Clicking the alerts icon in the overlay items bar displays any red alerts icons in the chart pane. Selecting one of these chart alerts will bring up additional information below the overlay items bar, which will show the following information:
- Timestamp indicates when the alert occurred.
- Resource Name of the object that is reporting the alert.
- Severity**Level **of the alert. Use the priority level to determine whether additional notifications should occur, such as sending an email to administrators or sending a log to Syslog servers. The level may be one of the following:
- High: red
- Medium: yellow
- Low: blue
- Summary **briefly describes **the event.
- Dismiss the alert to remove it from the list and also remove the corresponding alert icon from the chart pane. Dismissing an alert here is the same as dismissing it via the bell icon at the top of the screen next to the health score or dismissing it via the Alerts tab.
- **Edit **opens the alert filter configuration, which can be modified to make Avi Vantage more or less sensitive to generating new alerts.
- Expand/Contract: Clicking the plus (+) or minus sign (-) for an alert either expands or contracts a sub-table showing more detail about the alert. This will typically show the original events that triggered the alert.
Configuration Events Overlay
The configuration events overlay displays configuration events. Configuration events typically involve changing the Avi Vantage configuration by adding, deleting, or modifying a resource such as a pool, virtual service, or SE, or an object related to the object being inspected. For example, if a virtual service’s traffic drops off at precisely 10:00 a.m., and at that time an administrator made a change to the virtual service’s security settings, there is a good chance the cause of the change in traffic can be attributed to the configuration change.

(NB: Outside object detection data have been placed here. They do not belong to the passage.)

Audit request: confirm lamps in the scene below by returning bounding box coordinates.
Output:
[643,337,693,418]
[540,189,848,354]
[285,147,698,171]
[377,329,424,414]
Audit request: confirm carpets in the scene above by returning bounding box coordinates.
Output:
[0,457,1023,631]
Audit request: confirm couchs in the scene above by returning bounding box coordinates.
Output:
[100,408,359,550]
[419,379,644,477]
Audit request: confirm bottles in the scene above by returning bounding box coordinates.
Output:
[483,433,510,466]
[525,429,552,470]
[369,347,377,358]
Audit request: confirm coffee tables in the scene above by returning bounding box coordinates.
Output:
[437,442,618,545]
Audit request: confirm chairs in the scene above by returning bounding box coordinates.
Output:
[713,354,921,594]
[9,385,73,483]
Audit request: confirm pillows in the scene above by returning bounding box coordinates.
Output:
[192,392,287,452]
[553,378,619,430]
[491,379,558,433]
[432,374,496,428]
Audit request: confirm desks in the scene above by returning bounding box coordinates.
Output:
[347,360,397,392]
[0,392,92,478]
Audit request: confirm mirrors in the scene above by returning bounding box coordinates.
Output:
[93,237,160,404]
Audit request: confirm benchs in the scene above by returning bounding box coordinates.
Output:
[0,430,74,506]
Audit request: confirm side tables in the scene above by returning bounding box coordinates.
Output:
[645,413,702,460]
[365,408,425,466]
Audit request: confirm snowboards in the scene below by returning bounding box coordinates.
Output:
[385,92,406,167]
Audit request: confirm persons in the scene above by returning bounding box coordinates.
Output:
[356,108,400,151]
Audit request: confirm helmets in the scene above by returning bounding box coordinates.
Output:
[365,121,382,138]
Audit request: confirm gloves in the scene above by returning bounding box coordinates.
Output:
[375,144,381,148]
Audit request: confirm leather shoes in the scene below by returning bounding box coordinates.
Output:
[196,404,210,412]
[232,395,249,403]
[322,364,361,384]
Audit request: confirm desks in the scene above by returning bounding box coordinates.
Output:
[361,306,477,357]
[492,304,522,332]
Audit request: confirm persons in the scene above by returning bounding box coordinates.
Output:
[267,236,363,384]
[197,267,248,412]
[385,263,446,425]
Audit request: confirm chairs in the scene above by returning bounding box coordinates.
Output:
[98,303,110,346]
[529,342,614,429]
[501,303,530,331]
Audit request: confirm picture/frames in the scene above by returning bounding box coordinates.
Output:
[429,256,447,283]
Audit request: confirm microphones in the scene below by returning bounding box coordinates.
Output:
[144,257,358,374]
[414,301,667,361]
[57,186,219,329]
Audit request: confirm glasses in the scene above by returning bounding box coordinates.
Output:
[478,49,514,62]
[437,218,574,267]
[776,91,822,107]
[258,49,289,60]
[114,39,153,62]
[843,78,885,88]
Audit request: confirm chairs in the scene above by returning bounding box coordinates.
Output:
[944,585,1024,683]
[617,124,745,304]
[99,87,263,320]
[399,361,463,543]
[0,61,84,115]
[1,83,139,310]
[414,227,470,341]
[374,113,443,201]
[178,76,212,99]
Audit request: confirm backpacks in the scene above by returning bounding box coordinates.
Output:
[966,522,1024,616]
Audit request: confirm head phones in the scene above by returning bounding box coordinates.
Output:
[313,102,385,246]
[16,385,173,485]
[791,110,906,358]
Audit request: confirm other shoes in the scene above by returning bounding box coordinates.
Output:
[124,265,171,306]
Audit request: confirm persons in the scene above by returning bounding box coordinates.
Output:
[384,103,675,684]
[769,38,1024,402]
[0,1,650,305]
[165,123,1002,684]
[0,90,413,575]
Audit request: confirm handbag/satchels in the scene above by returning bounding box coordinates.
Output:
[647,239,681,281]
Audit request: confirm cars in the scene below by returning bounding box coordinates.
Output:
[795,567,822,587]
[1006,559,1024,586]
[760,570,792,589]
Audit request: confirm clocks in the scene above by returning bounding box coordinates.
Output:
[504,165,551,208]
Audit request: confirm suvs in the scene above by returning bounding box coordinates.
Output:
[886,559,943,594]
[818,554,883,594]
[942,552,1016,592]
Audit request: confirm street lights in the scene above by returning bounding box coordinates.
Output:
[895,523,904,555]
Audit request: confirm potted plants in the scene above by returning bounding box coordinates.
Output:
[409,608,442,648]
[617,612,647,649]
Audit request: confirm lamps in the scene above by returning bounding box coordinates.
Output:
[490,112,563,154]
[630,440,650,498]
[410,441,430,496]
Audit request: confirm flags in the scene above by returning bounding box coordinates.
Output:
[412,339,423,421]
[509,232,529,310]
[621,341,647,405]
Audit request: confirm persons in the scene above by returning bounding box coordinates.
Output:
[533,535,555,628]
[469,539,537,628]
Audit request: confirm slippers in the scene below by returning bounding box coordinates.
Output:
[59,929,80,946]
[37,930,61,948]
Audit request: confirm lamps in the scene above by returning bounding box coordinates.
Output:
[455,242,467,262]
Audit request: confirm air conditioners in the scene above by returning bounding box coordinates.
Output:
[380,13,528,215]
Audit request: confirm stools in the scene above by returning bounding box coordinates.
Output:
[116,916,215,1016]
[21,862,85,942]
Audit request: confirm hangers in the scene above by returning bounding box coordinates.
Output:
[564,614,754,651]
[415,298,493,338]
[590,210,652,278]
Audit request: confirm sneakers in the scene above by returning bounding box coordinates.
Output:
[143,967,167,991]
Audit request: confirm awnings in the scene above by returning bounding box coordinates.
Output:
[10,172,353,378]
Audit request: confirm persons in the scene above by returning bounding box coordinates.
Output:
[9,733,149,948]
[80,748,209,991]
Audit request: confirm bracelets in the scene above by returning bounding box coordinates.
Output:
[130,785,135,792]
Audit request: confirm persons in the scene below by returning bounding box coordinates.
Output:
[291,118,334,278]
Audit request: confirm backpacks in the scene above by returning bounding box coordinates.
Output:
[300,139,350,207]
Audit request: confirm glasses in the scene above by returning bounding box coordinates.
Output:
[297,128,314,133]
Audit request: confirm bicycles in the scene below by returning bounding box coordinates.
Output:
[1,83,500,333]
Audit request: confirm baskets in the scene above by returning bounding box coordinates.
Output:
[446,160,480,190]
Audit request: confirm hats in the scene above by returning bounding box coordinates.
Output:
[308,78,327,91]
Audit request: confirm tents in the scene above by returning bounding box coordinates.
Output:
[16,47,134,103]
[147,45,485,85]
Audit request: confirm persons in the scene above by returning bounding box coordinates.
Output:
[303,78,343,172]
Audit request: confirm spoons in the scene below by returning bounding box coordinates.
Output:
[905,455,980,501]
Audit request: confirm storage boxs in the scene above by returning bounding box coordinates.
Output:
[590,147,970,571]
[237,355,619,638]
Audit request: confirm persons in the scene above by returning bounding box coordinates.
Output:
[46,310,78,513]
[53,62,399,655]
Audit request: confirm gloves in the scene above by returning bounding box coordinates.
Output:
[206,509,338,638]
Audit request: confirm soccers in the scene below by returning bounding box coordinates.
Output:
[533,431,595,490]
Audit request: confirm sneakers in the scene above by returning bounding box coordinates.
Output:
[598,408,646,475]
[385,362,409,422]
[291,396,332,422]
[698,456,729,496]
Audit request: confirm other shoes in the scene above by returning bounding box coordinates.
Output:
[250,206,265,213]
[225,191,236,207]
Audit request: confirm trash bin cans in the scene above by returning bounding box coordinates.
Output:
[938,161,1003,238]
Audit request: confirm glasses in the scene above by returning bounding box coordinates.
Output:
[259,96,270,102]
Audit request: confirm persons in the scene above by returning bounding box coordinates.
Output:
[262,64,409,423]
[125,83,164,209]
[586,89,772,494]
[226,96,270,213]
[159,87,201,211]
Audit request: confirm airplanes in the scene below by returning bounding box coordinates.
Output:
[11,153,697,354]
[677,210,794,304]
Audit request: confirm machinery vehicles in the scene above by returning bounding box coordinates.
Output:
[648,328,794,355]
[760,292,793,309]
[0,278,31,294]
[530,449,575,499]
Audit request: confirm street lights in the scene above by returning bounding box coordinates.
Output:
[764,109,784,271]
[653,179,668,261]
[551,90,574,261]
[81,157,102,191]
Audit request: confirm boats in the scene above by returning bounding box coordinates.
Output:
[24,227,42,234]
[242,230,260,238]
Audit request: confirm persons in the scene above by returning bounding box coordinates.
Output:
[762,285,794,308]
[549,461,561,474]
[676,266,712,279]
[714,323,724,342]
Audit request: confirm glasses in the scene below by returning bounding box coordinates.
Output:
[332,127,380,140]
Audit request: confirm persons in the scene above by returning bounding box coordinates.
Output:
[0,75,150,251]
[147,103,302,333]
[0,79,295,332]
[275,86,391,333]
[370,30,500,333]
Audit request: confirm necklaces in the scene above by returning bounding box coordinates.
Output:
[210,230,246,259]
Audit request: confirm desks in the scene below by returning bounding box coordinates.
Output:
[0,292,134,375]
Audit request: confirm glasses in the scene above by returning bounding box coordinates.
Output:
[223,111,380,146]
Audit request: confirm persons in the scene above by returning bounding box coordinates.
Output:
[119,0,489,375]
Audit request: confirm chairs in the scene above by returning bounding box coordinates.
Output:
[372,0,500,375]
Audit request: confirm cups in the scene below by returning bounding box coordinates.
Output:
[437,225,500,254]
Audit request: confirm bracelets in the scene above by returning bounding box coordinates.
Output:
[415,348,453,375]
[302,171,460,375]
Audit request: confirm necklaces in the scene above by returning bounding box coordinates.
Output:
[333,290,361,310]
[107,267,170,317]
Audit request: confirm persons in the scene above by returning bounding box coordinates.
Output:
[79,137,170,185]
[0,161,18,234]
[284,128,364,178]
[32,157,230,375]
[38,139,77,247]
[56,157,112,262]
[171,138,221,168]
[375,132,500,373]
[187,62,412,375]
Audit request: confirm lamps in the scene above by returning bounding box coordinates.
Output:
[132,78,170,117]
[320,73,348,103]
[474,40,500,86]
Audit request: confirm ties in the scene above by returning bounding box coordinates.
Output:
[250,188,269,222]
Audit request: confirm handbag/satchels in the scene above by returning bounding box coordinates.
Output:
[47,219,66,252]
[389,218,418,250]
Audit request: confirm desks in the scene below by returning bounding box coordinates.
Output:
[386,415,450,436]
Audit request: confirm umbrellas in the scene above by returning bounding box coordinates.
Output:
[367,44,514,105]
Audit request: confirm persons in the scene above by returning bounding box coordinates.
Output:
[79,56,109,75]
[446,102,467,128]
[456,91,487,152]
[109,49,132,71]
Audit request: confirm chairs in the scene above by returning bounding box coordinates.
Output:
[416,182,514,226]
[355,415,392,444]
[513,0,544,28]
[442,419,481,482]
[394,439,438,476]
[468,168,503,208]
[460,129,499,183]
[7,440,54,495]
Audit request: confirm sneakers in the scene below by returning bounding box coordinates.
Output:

Clicking the configuration events icon in the overlay items bar displays any blue configuration event icons in the chart pane. Selecting one of these chart alerts will bring up additional information below the overlay items bar, which will show the following information, as depicted in figure 12.
- Timestamp indicating when the configuration change occurred
- Resource Name of the object that has been modified
- Resource Type of the object, e.g., Pool Server, Pool, Virtual Service, SE, etc.
- Event Code indicates the nature of the change:
- Description: Brief description of the event.
- Expand/Contract: Clicking the plus (+) or minus sign (-) for a configuration event either expands or contracts a sub-table showing more detail about the event, as illustrated in figure 13. When expanded, this shows a difference comparison of the previous configuration versus the new configuration, as follows:
- Green: shows additions.
- Red: shows deletions.
- Yellow: shows changes.
System Events Overlay
This overlay displays system events relevant to the current object, such as a server changing status from up to down or the health score of a virtual service changing from 50 to 100. Clicking the checkbox to the left of the system events icon in the overlay items bar causes any purple system event icons to appear in the chart pane. In figure 14, clicking on the system event icon in the chart pane (as indicated by the red arrow) bring ups a table of information.
The table’s rows provide high-level information about each event at or close to the selected time.
- **Timestamp **indicates when the system even occurred.
- Resource Name identifies the object that triggered the event.
- Resource Type indicates the type of resource involved, e.g., virtual service, pool, pool server, etc.
- Event Code is a high-level definition of the event, such as SERVER_HEALTH_DEGRADED, POOL_HEALTH_DEGRADED, VS_HEALTH_CHANGE or VS_UP.
- **Description **briefly describes the system event.
- Expand/Contract a single row by clicking the plus (+) or minus sign (-). Expanding reveals more information, as shown in figure 15.